## THE TASK
Reproduce the rows starting at "Taking a look" and ending at "How far from", switching every "puddle" to "pool of water" and changing nothing else.

## SOURCE MATERIAL
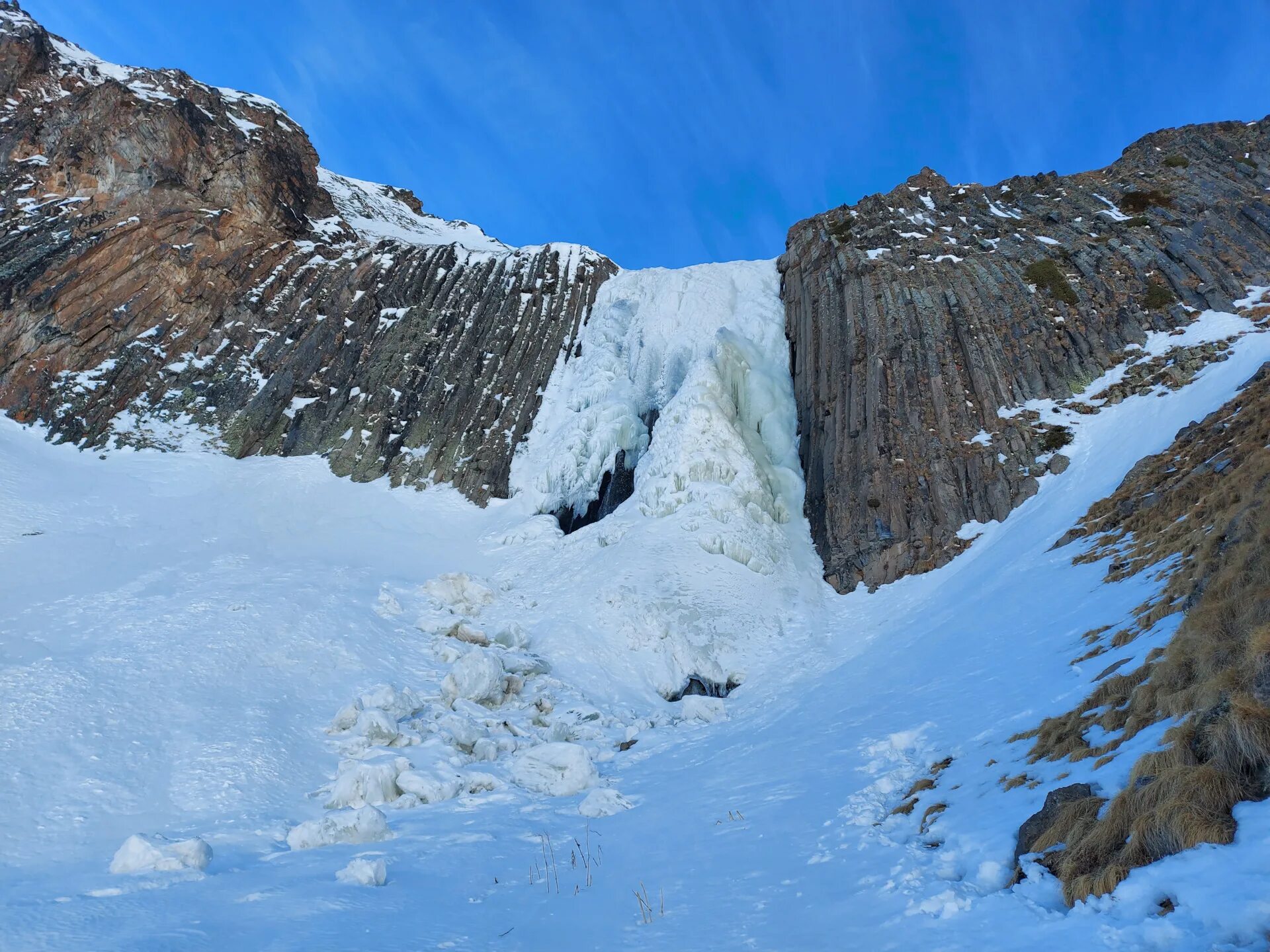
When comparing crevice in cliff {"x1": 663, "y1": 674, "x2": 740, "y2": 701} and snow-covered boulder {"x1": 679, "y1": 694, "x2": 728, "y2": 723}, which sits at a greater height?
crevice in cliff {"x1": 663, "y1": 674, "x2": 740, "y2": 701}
---
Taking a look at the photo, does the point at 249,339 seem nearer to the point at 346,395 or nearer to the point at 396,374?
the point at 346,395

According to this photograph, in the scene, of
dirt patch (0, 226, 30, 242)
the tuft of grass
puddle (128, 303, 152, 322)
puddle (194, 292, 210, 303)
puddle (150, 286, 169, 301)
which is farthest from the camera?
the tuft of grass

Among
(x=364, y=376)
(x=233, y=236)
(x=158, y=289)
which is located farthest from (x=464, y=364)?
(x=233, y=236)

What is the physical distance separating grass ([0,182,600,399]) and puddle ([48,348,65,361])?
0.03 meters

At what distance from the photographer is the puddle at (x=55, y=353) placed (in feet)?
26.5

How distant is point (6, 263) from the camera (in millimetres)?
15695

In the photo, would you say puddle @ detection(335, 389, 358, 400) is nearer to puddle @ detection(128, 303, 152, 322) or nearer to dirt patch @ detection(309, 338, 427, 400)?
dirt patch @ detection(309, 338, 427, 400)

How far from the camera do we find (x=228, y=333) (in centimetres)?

## WRITTEN RESPONSE
Taking a look at the photo, does the point at 249,339 seem nearer to the point at 346,395 or nearer to the point at 396,374?
the point at 346,395

According to this photograph, in the scene, of
dirt patch (0, 226, 30, 242)
the tuft of grass
pool of water (128, 303, 152, 322)
pool of water (194, 292, 210, 303)
pool of water (150, 286, 169, 301)
which is farthest from the camera?
the tuft of grass

Among
(x=364, y=376)
(x=233, y=236)
(x=158, y=289)
which is located farthest from (x=464, y=364)?
(x=233, y=236)

What is the physical distance separating grass ([0,182,600,399]) and pool of water ([48,348,65,361])?
0.03 meters

At what distance from the photographer is the pool of water at (x=55, y=353) placed (in feet)?
26.5

How distant is point (6, 263) from the camera (in millimetres)?
15695

In the photo, would you say pool of water @ detection(335, 389, 358, 400) is nearer to pool of water @ detection(128, 303, 152, 322) or nearer to dirt patch @ detection(309, 338, 427, 400)?
dirt patch @ detection(309, 338, 427, 400)

How far from the camera do we find (x=228, y=333) (in centimetres)?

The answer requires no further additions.